### Extrait à lire
# # # # # # #
Festival de La Roche-Sur-Yon | Entretien avec Charlotte Serrand

Coup d’envoi ce lundi du Festival de La Roche-Sur-Yon ! Charlotte Serrand, sa directrice artistique, nous parle des temps forts de cette 13e édition qui sera à suivre tous ces prochains jours sur Le Polyester.


Quel bilan as-tu tiré de l’édition 2021, qui était en quelque sorte un « retour à la normale » par rapport à 2020 avec une jauge pleine ?

Si on considère que la « normale » désigne les conditions d’accès en salle, en 2021 il y avait certes une jauge pleine mais il y avait aussi l’obligation de présenter le passe sanitaire qui a eu un impact important sur la fréquentation. Le bilan était néanmoins très positif avec environ 25.000 spectateur.rices, soit la troisième meilleure édition du Festival en termes de fréquentation (et déjà en 2020 malgré les jauges à 50% la fréquentation avait été très bonne étant données les conditions avec environ 20.000 spectateur.rices).

2021 était une édition joyeuse, généreuse, et très collective, avec de nombreux et nombreuses invité.es : Judith Chemla, Régis Roinsard, Adèle Exarchopoulos, Olivier Afonso, Jessica Beshir, Abel Ferrara, Tom Mercier… En 2021 (comme en 2020), la formule du Festival est demeurée inchangée avec le même nombre de films, en première française ou en avant-première. Nous avons gardé le cap.


Les Banshees d’Inisherin

La compétition internationale présente aussi bien des jeunes talents (avec des révélations fortes comme Astrakan ou Foudre) que des noms déjà plus identifiés comme Lav Diaz, un cinéaste oscarisé comme Martin McDonagh. Comment trouves-tu la bonne alchimie entre la pure découverte et le suivi de certains cinéastes ?

Il ne s’agit pas de simple suivi. Le nouveau film de Martin McDonagh est très différent de 3 Billboards, Les Panneaux de la vengeance que nous avions en effet présenté au Festival en 2017 dans les séances spéciales. Les Banshees d’Inisherin est un film d’un genre nouveau, inattendu, qui oscille entre le surréalisme, l’absurde, le mythologique, le contemporain. C’est une bouleversante et retournante expérience de cinéma. Le film de Lav Diaz, dont nous avions présenté From What is Before en 2014 et Genus, Pan en 2020, aussi dans les Séances Spéciales, est peut-être son film le plus accessible. Quant à Astrakan ou Foudre, il s’agit de premiers longs métrages.

Chacun des films de la Compétition Internationale propose une expérience singulière de cinéma contemporain. Je ne fais pas de hiérarchie. Bien sûr il y a un équilibre à trouver, aussi avec les enjeux qui sont propres au Festival. Mais ce sont les films qui parlent avant tout et généralement cela s’impose vraiment comme une évidence.
# # # # # # #
### Consigne
Reprends l'entretien sur le Festival de La Roche-sur-Yon à la suite de sa dernière phrase.

### Données
# # # # # # #
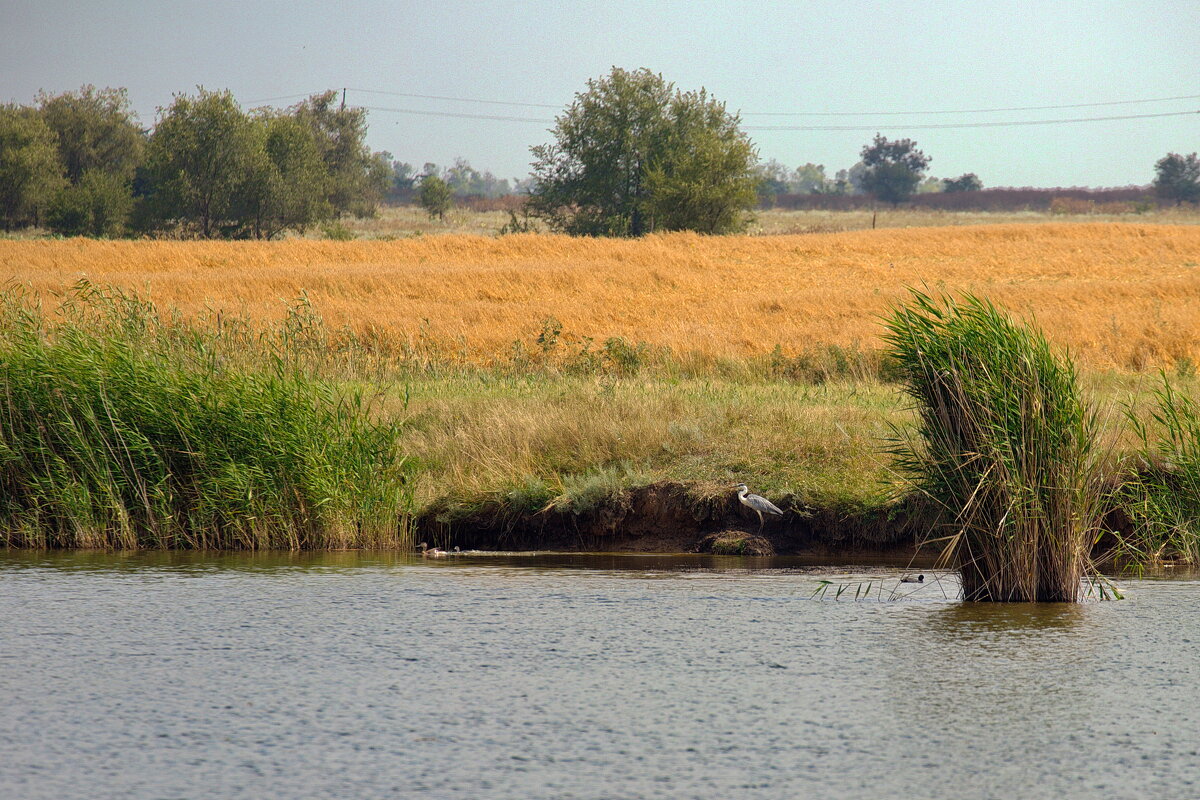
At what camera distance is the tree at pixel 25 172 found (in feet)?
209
# # # # # # #
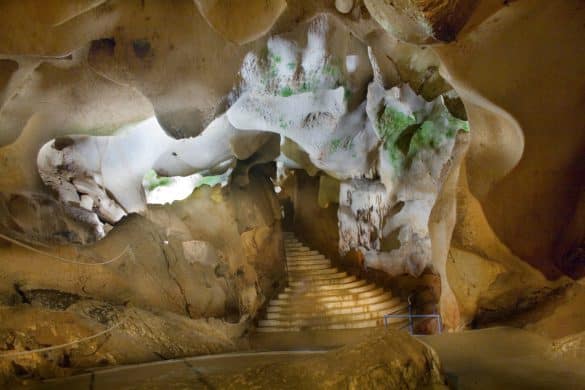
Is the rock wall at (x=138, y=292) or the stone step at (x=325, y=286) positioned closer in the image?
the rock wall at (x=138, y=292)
# # # # # # #
### Résultat
Showing Up

Est-ce que tu peux nous parler de la création des deux nouvelles sections cette année que sont Music Hall et Continuités ?

Je considère les sections avant tout comme des chemins, comme des cartes artistiques, permettant de guider les spectateur.rices, sans faire aucune hiérarchie entres elles.

Mais en ce qui concerne plus précisément Continuités, je tenais à continuer à soutenir le travail de cinéastes venus à La Roche-sur-Yon par le passé, malgré le fait que leurs nouveaux films aient été présentés à Cannes cette année, empêchant à priori leur sélection puisque le Festival repose avant tout sur des films en première française. Une entorse à notre propre règlement ! On y trouve les nouveaux films de Kelly Reichardt (Showing Up), Nicolas Pariser (Le Parfum vert), Valeria Bruni Tedeschi (Les Amandiers), Thomas Salvador (La Montagne), Pietro Marcello (L’Envol).

Je pense notamment à Kelly Reichardt, à qui nous avions dédié une rétrospective en 2013 en sa présence, ou à son film Certain Women qui devait sortir en DVD et VOD mais qui a finalement trouvé un distributeur et le chemin des salles grâce à l’exposition organisée au Festival en 2016 et à l’article qu’en avait fait Le Monde, qui était présent. Ou à Pietro Marcello, qui avait remporté le Grand Prix du Jury Ciné+ avec Bella e Perduta présenté dans la Compétition Internationale en 2015. C’est donc tout naturellement que je souhaitais continuer à soutenir des cinéastes que nous admirons et que nous avons beaucoup soutenu par le passé.

Anonymous Club

Pour Music Hall, il s’agit de films présentés en première française dont le point commun est d’entretenir une relation particulière à la musique mais qui sont aussi et avant tout de véritables expériences de cinéma avec une écriture éminemment contemporaine.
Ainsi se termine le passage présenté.